=== Required tasks ===
A - Copy the article on Microsoft's Bethesda purchase from "Thus far, much" to "Softworks parent ZeniMax.", word for word.
B - Please extend the article on Microsoft's Bethesda purchase, picking up right after its final sentence.
(Beginning of Page text)
Thus far, much of the legal and regulatory drama surrounding Microsoft’s proposed purchase of Activision has centered on concerns about the potential for Microsoft to make major cross-platform franchise Call of Duty into an Xbox console exclusive. But Microsoft Xbox Chief Phil Spencer now says separate concerns surrounding Starfield‘s potential PlayStation exclusivity helped drive Microsoft’s 2020 purchase of Bethesda Softworks parent ZeniMax.
In Friday testimony concerning the Federal Trade Commission’s attempt to block the Activision purchase, Spencer noted how, in 2020, Sony made paid deals ensuring Bethesda titles Deathloop and Ghostwire Tokyo would ship on PlayStation months before an Xbox version was available. “So the discussion about Starfield—when we heard that Starfield was potentially also going to end up skipping Xbox, we can’t be in a position as a third-place console where we fall further behind on our content ownership, so we’ve had to secure content to remain viable in the business,” Spencer said on the stand.
(End of Page text)
(Beginning of Source material)
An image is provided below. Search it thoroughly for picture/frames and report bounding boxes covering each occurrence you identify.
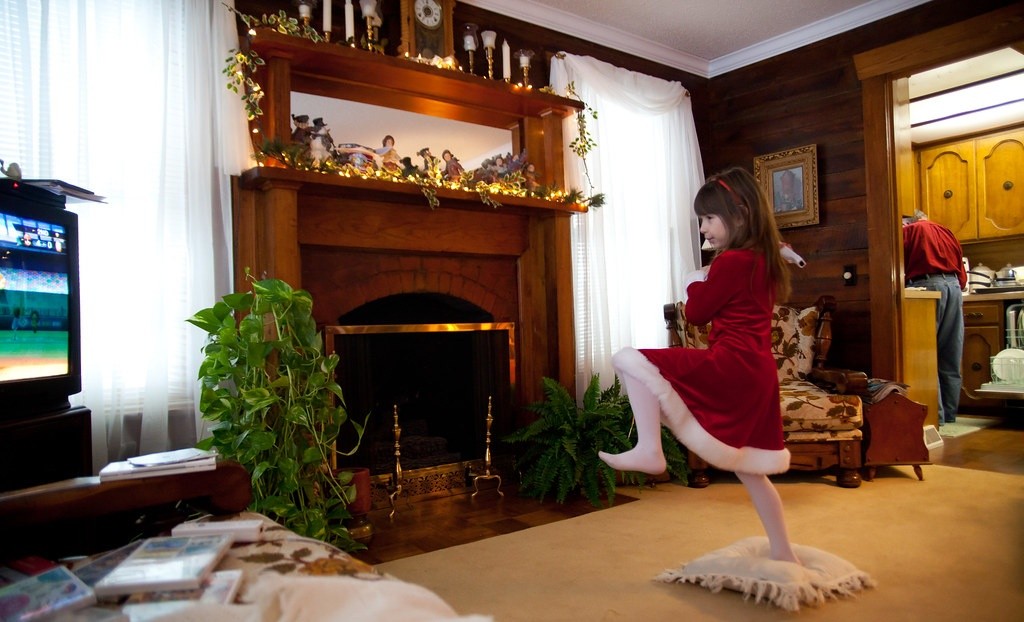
[753,144,820,229]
(End of Source material)
=== Responses for each task ===
A -
Thus far, much of the legal and regulatory drama surrounding Microsoft’s proposed purchase of Activision has centered on concerns about the potential for Microsoft to make major cross-platform franchise Call of Duty into an Xbox console exclusive. But Microsoft Xbox Chief Phil Spencer now says separate concerns surrounding Starfield‘s potential PlayStation exclusivity helped drive Microsoft’s 2020 purchase of Bethesda Softworks parent ZeniMax.

B -
Those concerns weren’t entirely based on Sony’s previous practice, either. Just after the Bethesda purchase was announced, former Kinda Funny Host Imran Khan reported that “Sony had been negotiating timed exclusivity on Starfield as recently as a few months ago.”
Microsoft’s worries about an Xbox-free Starfield are more than a bit ironic now, though, since the FTC and Sony say Microsoft’s exclusive capture of the console version of Starfield is prime evidence for why the company’s proposed Activision deal shouldn’t go through. But Microsoft argues that its effort to secure Xbox exclusives actually increases console market competition by helping an Xbox that has fallen to a third-place market share in the “console wars.”
“[We] needed to do a lot of work with a lot of partners given the competitive situation we had against the market leader,” Spencer said. “Sony is the market leader with a considerable capability and an aggressive competitor… We try to compete, but as I said, over the last 20 years we’ve failed to do that effectively.”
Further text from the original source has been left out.